What is being asked >>
Return verbatim the part of the material that opens with the line containing "Is point (820, 557)" and closes with the final line of the material, both ends included.
──────── Working data
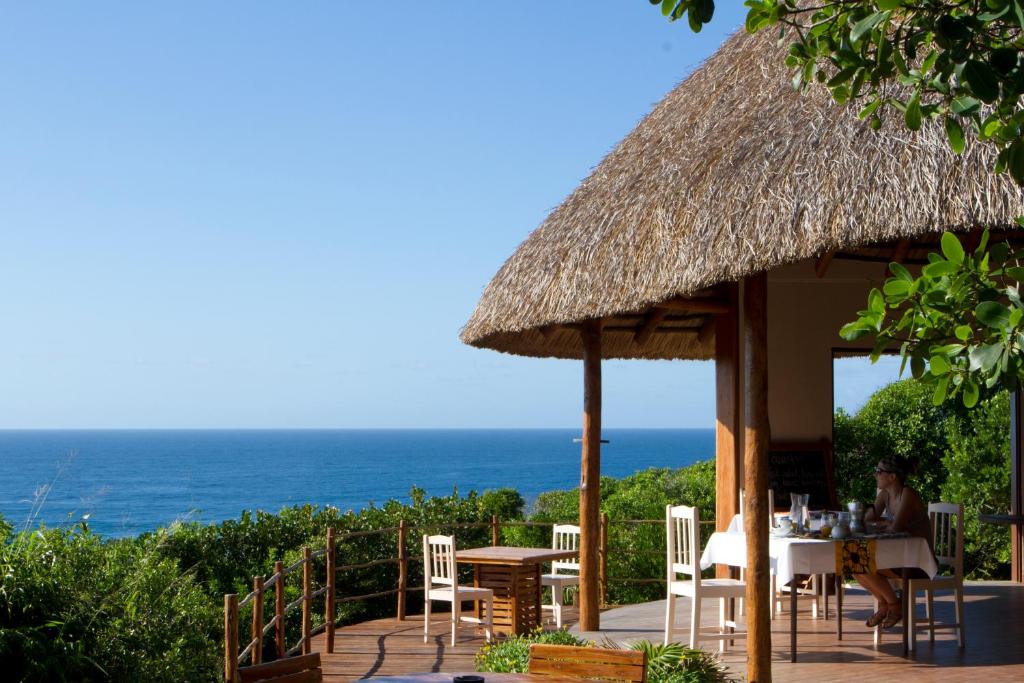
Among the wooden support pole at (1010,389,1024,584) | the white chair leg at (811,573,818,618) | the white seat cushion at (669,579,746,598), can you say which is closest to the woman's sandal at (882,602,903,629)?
the white chair leg at (811,573,818,618)

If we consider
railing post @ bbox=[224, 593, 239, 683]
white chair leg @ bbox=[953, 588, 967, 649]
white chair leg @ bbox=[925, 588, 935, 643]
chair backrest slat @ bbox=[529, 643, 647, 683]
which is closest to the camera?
chair backrest slat @ bbox=[529, 643, 647, 683]

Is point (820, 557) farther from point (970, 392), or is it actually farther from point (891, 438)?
point (891, 438)

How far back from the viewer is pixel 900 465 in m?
7.65

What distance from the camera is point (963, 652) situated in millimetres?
6965

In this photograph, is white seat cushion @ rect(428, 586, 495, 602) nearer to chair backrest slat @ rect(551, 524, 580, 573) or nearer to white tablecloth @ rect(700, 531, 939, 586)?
chair backrest slat @ rect(551, 524, 580, 573)

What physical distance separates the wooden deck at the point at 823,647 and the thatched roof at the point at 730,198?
7.69 feet

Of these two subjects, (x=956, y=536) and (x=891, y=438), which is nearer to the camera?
(x=956, y=536)

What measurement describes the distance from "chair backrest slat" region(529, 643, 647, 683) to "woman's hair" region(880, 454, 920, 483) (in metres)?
3.88

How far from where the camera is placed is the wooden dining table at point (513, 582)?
28.1ft

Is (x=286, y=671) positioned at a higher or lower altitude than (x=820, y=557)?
lower

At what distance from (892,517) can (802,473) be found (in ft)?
7.63

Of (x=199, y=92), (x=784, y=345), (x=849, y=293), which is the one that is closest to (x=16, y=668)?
(x=784, y=345)

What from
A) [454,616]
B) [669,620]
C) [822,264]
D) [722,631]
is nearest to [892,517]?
[722,631]

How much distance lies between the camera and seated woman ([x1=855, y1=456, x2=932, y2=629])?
────────────────
Solution to the problem >>
Is point (820, 557) farther from point (970, 392), or is it actually farther from point (891, 438)?
point (891, 438)

How far back from the viewer is pixel 900 465 in m?
7.65

What distance from the camera is point (963, 652) situated in millimetres?
6965

In this photograph, is white seat cushion @ rect(428, 586, 495, 602) nearer to chair backrest slat @ rect(551, 524, 580, 573) or nearer to white tablecloth @ rect(700, 531, 939, 586)?
chair backrest slat @ rect(551, 524, 580, 573)

What physical distance separates the wooden deck at the point at 823,647 and the thatched roof at the point at 730,198?
7.69 feet

Of these two subjects, (x=956, y=536) and (x=891, y=438), which is nearer to the camera?
(x=956, y=536)

What measurement describes the distance from "chair backrest slat" region(529, 643, 647, 683) to "woman's hair" region(880, 454, 920, 483) (in metres)?
3.88

How far from where the camera is placed is the wooden dining table at point (513, 582)?
28.1ft

Is (x=286, y=671) positioned at a higher or lower altitude than (x=820, y=557)?
lower

At what distance from (892,517) can (802,473) be found (in ft)?
7.63

Of (x=199, y=92), (x=784, y=345), (x=849, y=293), which is the one that is closest to (x=16, y=668)?
(x=784, y=345)

What from
A) [454,616]
B) [669,620]
C) [822,264]
D) [722,631]
is nearest to [892,517]?
[722,631]

How much distance lies between the camera and seated woman ([x1=855, y1=456, x2=932, y2=629])?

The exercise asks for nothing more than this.